Scene 1
313 words
A merchant under inquiry comes to Silas after dusk with a purse, believing poverty has made the young lawyer purchasable. He asks that one unfavorable memorandum be misplaced before it reaches the men empowered to seize his goods. Silas refuses without anger, records the bribe as another fact in the inquiry, and lets the merchant understand that the attempt has made his position worse.
Rain ticked against the leaded panes with the patience of a clerk counting coins. Silas Dray sat alone in the narrow room, his cuffs turned back, his pen moving line by line through the cargo account. Candle grease had softened into a clear rim around the flame. Beyond the door, Gray's Inn had emptied into footsteps, then silence.
The merchant came after dusk with a corrected schedule folded beneath one arm. His cloak brought in the smell of wet wool, river smoke, and fear imperfectly covered by perfume. He spoke of confusion first, then of clerks who made errors, then of reputations ruined before honest men could explain themselves. Silas let each sentence spend itself. He wrote the last disputed figure, blotted it, and waited.
At length the purse appeared. It landed beside the inkstand with a dull weight on the oak, soft leather sagging around coin. The merchant's smile trembled as if the sound had settled the matter.
Silas looked at the purse only once. "State your request plainly."
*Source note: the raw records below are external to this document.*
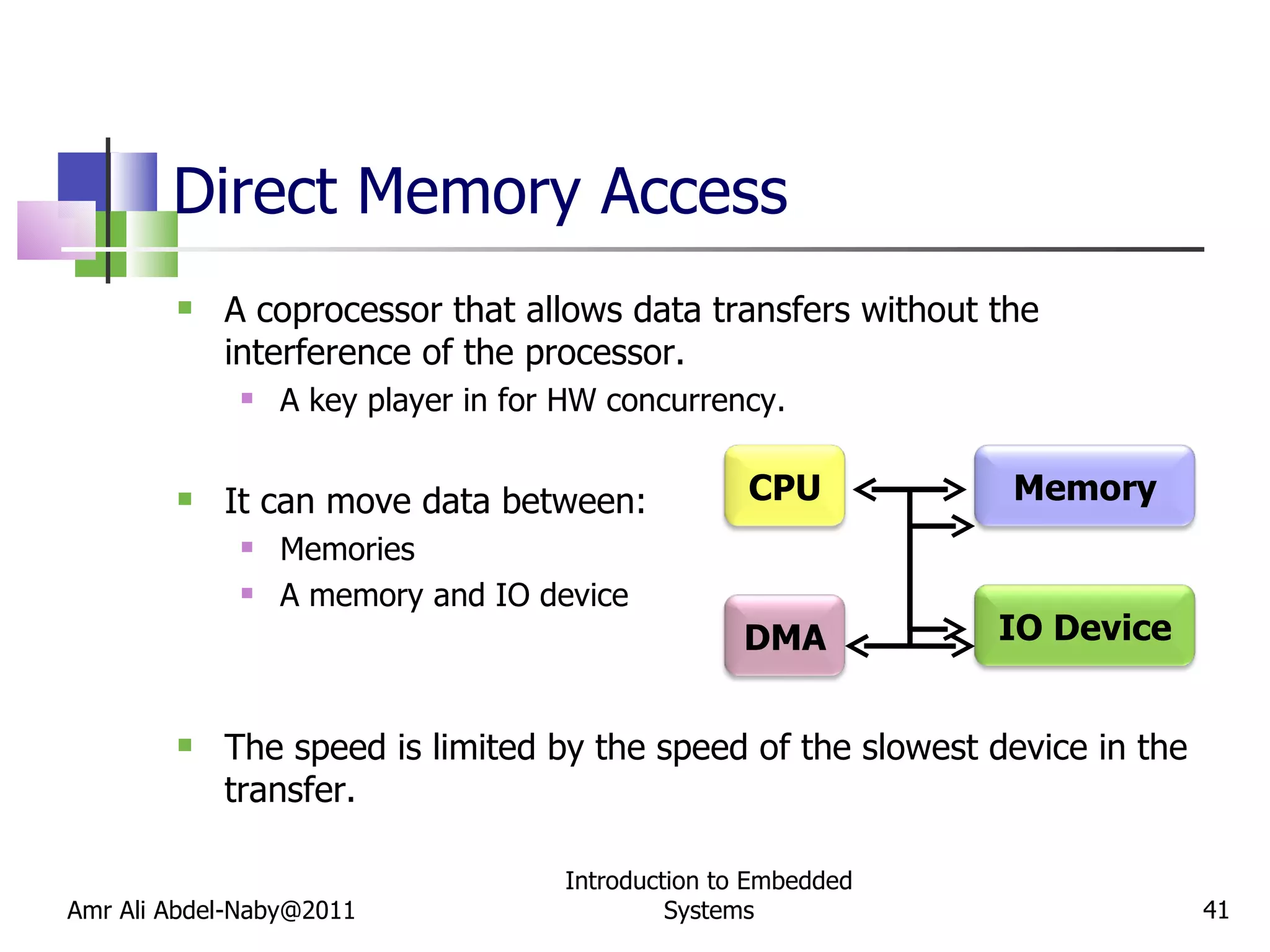 Direct Memory Access

A coprocessor that allows data transfers without the interference of the processor.

A key player in for HW concurrency.

It can move data between:

Memories

A memory and IO device

CPU

Memory

DMA

IO Device

The speed is limited by the speed of the slowest device in the transfer.

Amr Ali Abdel-Naby@2011

Introduction to Embedded Systems

41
The man swallowed. A paper, he said, might be delayed. Mislaid. There were so many memoranda in an inquiry. Silas dipped his pen again. "You ask that an unfavorable record be removed from its lawful course in exchange for money." He wrote the words as he spoke them.
The merchant's face lost color. He reached for the purse too late, then stopped when Silas's eyes lifted.
"Take it," Silas said.
No anger warmed the command. That made it worse. The merchant gathered the purse with damp fingers while Silas sanded the fresh line, waited for the grains to drink the shine from the ink, and added the attempted corruption beneath the cargo entries. When the man backed toward the door, Silas did not call him thief. He had given the act its proper name, and the name would travel farther than any accusation.